In the grand finale of the escape room, you used quantum teleportation to save Eve’s cat from Schrödinger’s box. Quantum teleportation is actually a real phenomenon that is important for quantum computing. Large scale quantum teleportation, like teleporting a cat out of a box is currently not possible. However, a quantum state can be transferred (or teleported) from one position to another, without destroying it. The simplest example is a single qubit represented with an orange circle. A qubit is basically a quantum state that is in a superposition of two base states. It cannot simply be measured and recreated somewhere else, since in a measurement, the state collapses onto one of the two base states and there is no way to retrieve the original superposition from that. Nevertheless, we want to transfer the state to another particle at the final position, represented with a white circle. Its state is currently known.

Since direct measurement and recreation is not possible, another method is used. Entangled particles are used to share this information, represented with blue circles. The blue arrows symbolise that they are entangles. Entangled particles are particles where measuring one of them immediately determines the other.
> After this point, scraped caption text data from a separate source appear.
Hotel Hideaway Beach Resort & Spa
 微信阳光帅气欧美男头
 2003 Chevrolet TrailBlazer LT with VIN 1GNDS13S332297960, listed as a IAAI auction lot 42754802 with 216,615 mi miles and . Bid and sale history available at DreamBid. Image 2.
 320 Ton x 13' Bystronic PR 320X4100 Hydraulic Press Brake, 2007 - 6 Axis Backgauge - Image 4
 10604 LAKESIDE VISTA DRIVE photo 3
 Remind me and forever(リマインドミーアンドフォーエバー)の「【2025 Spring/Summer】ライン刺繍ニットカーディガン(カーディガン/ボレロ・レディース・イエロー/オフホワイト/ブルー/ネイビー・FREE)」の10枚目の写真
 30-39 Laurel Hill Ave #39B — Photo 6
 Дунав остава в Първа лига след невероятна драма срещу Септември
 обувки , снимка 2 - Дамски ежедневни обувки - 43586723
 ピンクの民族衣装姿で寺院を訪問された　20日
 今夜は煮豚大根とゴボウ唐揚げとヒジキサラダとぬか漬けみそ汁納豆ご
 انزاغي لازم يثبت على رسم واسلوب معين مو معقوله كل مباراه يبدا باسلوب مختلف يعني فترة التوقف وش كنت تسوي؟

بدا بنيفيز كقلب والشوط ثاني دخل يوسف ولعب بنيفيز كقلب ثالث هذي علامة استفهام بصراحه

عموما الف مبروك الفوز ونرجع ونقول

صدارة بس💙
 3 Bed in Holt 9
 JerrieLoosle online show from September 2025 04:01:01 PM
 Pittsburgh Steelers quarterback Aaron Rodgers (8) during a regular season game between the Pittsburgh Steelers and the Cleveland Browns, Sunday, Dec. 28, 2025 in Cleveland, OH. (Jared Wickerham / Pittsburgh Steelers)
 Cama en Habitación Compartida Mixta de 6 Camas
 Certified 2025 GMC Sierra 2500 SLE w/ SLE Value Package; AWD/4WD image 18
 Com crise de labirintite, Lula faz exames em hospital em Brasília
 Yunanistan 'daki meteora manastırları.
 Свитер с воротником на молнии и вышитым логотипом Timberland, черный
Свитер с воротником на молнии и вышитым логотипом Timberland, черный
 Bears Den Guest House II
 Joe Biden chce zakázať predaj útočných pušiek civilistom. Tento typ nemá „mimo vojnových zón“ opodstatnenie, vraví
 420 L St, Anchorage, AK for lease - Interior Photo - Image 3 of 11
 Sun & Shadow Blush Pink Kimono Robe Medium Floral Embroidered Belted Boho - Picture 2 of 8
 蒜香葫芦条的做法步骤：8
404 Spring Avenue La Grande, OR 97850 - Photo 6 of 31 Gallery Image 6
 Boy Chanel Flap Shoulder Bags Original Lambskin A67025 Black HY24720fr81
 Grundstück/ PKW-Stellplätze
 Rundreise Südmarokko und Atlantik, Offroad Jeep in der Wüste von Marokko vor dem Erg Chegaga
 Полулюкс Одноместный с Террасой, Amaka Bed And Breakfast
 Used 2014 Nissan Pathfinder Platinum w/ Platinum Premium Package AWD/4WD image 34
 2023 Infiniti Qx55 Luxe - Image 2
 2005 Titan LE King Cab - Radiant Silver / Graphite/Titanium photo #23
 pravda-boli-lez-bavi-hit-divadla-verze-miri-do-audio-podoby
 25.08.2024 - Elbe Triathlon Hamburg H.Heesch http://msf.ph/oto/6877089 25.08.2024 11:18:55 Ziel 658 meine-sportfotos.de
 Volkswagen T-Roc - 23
So, one of them is given to the original position, while the second goes to the location the state is teleported to.

Mathematically the entire set of four particles can be seen as a single entangled state. This means that certain measurements of the two particles at the original position changes the state of both particles at the final position.

A Bell measurement is then made on the set of particles in the original location. This is a measurement that collapses the total state of the four particles onto one of four possible states. The precise mathematics do not matter here, but because of the entanglement between the two particles sent to the beginning and end position, this measurement on the two particles in the beginning position changes the particle in the end position. Moreover, all four possible states in the end position are very similar to the state the original qubit had and can be transformed into the original state by a simple operation. Which operation is needed can be determined by the outcome of the Bell measurement. This information does need to be transferred from the original location to the final location, so no instantaneous travel is possible and no information travels faster than light.

The final operation needed to replicate the original qubit completely is the final turning of the knobs that freed the cat in the end. Very eagle eyed readers might have put together that this cannot actually save the cat, as the entire quantum state of the cat is teleported out of the box. the superposition of alive and dead is actually a part of that state, so this would not change with teleportation. Moreover, once she is outside, the measurement of which state she’s in occurs immediately.